** What you need to do **
Can you copy every one of the entries below, word for word?

** Material shown **

--

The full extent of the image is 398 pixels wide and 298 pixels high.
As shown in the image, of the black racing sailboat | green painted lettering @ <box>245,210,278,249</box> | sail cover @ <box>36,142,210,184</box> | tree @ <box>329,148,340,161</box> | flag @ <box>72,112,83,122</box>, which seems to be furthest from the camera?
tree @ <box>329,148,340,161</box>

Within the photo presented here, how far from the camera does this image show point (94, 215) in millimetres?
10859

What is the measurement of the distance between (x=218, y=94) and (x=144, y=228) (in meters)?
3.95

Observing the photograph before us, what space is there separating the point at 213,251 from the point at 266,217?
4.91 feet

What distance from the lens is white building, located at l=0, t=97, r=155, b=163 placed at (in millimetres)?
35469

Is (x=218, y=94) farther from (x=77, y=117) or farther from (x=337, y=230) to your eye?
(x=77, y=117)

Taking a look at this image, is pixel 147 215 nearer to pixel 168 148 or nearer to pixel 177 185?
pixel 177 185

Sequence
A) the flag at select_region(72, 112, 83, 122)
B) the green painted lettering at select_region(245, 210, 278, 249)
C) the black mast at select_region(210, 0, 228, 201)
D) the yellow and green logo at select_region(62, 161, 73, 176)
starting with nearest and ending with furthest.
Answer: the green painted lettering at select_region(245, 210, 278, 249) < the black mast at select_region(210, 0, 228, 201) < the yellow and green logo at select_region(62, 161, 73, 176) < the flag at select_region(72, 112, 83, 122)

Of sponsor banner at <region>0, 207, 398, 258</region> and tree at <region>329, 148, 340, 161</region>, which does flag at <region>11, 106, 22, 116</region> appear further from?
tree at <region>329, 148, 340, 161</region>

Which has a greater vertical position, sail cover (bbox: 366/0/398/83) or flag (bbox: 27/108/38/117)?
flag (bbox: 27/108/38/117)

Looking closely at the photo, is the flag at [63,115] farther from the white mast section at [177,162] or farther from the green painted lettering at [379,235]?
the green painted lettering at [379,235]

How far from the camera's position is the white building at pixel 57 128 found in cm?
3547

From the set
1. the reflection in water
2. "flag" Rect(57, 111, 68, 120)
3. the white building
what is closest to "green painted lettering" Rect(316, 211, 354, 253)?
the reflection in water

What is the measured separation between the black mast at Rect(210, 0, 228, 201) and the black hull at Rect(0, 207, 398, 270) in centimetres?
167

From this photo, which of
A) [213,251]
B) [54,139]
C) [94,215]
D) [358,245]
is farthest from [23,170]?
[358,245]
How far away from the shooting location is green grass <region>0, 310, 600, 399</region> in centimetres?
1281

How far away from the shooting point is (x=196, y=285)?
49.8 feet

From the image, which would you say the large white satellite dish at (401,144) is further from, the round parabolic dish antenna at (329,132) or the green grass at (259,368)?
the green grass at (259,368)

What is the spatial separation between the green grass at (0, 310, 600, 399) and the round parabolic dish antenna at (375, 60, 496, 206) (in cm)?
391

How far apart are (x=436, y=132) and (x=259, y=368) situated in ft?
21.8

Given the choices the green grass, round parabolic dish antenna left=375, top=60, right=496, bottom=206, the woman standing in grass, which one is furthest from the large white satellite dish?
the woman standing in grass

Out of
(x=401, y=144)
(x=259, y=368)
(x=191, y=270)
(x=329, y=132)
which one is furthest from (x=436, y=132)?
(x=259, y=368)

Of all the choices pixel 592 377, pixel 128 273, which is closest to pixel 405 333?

--

** Written response **
The full extent of the image is 398 pixels wide and 298 pixels high.
As shown in the image, of the black racing sailboat | green painted lettering @ <box>245,210,278,249</box> | sail cover @ <box>36,142,210,184</box> | tree @ <box>329,148,340,161</box> | flag @ <box>72,112,83,122</box>, which seems to be furthest from the camera?
tree @ <box>329,148,340,161</box>

Within the photo presented here, how far from the camera does this image show point (94, 215) in millimetres?
10859

What is the measurement of the distance between (x=218, y=94) and (x=144, y=228) (in meters)?
3.95

Observing the photograph before us, what space is there separating the point at 213,251 from the point at 266,217?
4.91 feet

What distance from the lens is white building, located at l=0, t=97, r=155, b=163 placed at (in millimetres)?
35469

Is (x=218, y=94) farther from (x=77, y=117) or farther from (x=337, y=230) to your eye?
(x=77, y=117)

Taking a look at this image, is pixel 147 215 nearer to pixel 168 148 or nearer to pixel 177 185?
pixel 177 185

Sequence
A) the flag at select_region(72, 112, 83, 122)
B) the green painted lettering at select_region(245, 210, 278, 249)
C) the black mast at select_region(210, 0, 228, 201)
D) the yellow and green logo at select_region(62, 161, 73, 176)
starting with nearest and ending with furthest.
Answer: the green painted lettering at select_region(245, 210, 278, 249) < the black mast at select_region(210, 0, 228, 201) < the yellow and green logo at select_region(62, 161, 73, 176) < the flag at select_region(72, 112, 83, 122)

Of sponsor banner at <region>0, 207, 398, 258</region> and tree at <region>329, 148, 340, 161</region>, which does flag at <region>11, 106, 22, 116</region> appear further from?
tree at <region>329, 148, 340, 161</region>

Which has a greater vertical position, sail cover (bbox: 366/0/398/83) or flag (bbox: 27/108/38/117)?
flag (bbox: 27/108/38/117)

Looking closely at the photo, is the flag at [63,115] farther from the white mast section at [177,162] or farther from the green painted lettering at [379,235]?
the green painted lettering at [379,235]

How far from the camera's position is the white building at pixel 57 128 found in cm?
3547

From the set
1. the reflection in water
2. "flag" Rect(57, 111, 68, 120)
3. the white building
what is closest to "green painted lettering" Rect(316, 211, 354, 253)?
the reflection in water

What is the measured separation between the black mast at Rect(210, 0, 228, 201) and the black hull at Rect(0, 207, 398, 270) in centimetres?
167

From this photo, which of
A) [213,251]
B) [54,139]
C) [94,215]
D) [358,245]
is farthest from [23,170]?
[358,245]
How far away from the shooting location is green grass <region>0, 310, 600, 399</region> in centimetres?
1281

How far away from the shooting point is (x=196, y=285)?
49.8 feet

From the image, which would you say the large white satellite dish at (401,144) is further from, the round parabolic dish antenna at (329,132) or the green grass at (259,368)?
the green grass at (259,368)

What is the spatial separation between the green grass at (0, 310, 600, 399) and the round parabolic dish antenna at (375, 60, 496, 206) (in cm)?
391

How far apart are (x=436, y=132) and (x=259, y=368) situated in ft?
21.8

Given the choices the green grass, round parabolic dish antenna left=375, top=60, right=496, bottom=206, the woman standing in grass, which one is furthest from the large white satellite dish?
the woman standing in grass

Out of
(x=401, y=144)
(x=259, y=368)
(x=191, y=270)
(x=329, y=132)
which one is furthest from (x=436, y=132)?
(x=259, y=368)

Of all the choices pixel 592 377, pixel 128 273, which is closest to pixel 405 333?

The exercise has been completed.